BRITT, Iowa – A bill introduced by Iowa Governor Terry Branstad gives veterans, and military spouses, easier access when it comes to teaching in Iowa.
In past years, veterans or military spouses with teaching credentials would have to meet new requirements as they move from state to state.
This new legislation would remove those requirements in trying to recruit veterans to the state.
Area school leaders say this is a great way to help show support for those who give so much for the country.
“Think about the sacrifices they made so I think it’s easy for the state of Iowa Governor Branstad to make a sacrifice for them and make it easier for them to get a teaching license,” said Wayne Kronemann, Superintendent of West Hancock Schools.

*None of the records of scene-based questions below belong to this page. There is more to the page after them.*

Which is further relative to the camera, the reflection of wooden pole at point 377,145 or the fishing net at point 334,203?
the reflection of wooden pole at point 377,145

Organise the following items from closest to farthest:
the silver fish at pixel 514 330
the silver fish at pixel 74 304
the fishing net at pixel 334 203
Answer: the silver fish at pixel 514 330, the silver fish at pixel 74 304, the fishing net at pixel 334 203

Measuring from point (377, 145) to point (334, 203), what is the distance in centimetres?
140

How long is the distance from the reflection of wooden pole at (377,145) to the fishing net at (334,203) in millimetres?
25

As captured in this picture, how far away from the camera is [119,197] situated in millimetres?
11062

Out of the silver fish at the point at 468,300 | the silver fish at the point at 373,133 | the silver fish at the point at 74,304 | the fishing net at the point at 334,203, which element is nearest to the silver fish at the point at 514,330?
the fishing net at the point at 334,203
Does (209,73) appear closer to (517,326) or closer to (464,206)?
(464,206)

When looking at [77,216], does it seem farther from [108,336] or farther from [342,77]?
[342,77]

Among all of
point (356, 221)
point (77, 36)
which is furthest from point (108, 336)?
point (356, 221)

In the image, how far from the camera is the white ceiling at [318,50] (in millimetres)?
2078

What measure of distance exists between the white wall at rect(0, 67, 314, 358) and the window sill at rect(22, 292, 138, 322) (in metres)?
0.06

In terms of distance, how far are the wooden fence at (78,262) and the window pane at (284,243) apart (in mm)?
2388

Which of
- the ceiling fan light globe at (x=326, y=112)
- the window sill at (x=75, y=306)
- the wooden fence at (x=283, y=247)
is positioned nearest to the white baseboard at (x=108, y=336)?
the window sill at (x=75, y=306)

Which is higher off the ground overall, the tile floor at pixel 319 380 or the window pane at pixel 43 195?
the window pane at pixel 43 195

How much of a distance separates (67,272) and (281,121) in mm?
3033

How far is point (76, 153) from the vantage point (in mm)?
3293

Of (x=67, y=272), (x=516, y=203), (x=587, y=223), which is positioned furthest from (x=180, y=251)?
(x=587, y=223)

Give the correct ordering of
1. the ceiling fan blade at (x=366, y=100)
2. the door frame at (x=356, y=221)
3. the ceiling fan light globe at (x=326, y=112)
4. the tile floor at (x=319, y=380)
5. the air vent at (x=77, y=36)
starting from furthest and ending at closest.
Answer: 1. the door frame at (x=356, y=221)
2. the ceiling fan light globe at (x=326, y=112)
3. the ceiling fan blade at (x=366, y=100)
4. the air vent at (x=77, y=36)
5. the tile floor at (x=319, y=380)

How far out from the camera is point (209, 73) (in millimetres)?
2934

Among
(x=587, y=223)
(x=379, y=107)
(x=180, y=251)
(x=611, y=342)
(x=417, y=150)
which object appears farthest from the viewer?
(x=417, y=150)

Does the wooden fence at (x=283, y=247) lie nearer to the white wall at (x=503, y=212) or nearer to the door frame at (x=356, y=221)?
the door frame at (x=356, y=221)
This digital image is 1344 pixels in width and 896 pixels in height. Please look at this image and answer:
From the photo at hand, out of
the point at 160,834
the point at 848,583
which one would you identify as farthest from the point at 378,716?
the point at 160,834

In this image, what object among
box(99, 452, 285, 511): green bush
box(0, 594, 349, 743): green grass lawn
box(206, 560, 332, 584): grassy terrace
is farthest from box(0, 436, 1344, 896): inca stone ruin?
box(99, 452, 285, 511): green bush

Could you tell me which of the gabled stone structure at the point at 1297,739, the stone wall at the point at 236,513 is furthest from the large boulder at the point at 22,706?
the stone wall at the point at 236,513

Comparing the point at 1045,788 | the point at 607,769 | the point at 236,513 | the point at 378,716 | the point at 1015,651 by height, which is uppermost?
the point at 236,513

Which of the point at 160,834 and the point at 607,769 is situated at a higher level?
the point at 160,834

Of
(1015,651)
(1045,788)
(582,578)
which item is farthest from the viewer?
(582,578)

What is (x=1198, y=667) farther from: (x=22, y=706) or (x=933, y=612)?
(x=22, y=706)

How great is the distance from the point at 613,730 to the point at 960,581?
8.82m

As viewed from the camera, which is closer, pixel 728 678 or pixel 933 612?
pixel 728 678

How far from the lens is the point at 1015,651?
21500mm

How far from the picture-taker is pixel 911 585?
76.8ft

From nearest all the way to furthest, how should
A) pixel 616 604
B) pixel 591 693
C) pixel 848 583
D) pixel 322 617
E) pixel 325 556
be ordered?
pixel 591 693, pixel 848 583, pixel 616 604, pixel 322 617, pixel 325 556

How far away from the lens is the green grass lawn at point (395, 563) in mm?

Kronemann served in the military for more than 20 years before retiring a few years ago.
About 70 percent of out-of-state residents who apply for teaching licenses in Iowa must take more course work to meet the state’s standards.
“When they’re military career is over maybe they want to move back to their home town and they don’t have an Iowa teaching license and if there’s any hoops for them to jump through it might sway them from coming back to their hometown or their home state. So I think it’s a good idea,” said Kronemann.
The military exchange license enables these veterans and military spouses to teach up to three years without more courses.
In the fourth year, teachers can teach while taking classes to meet state requirements.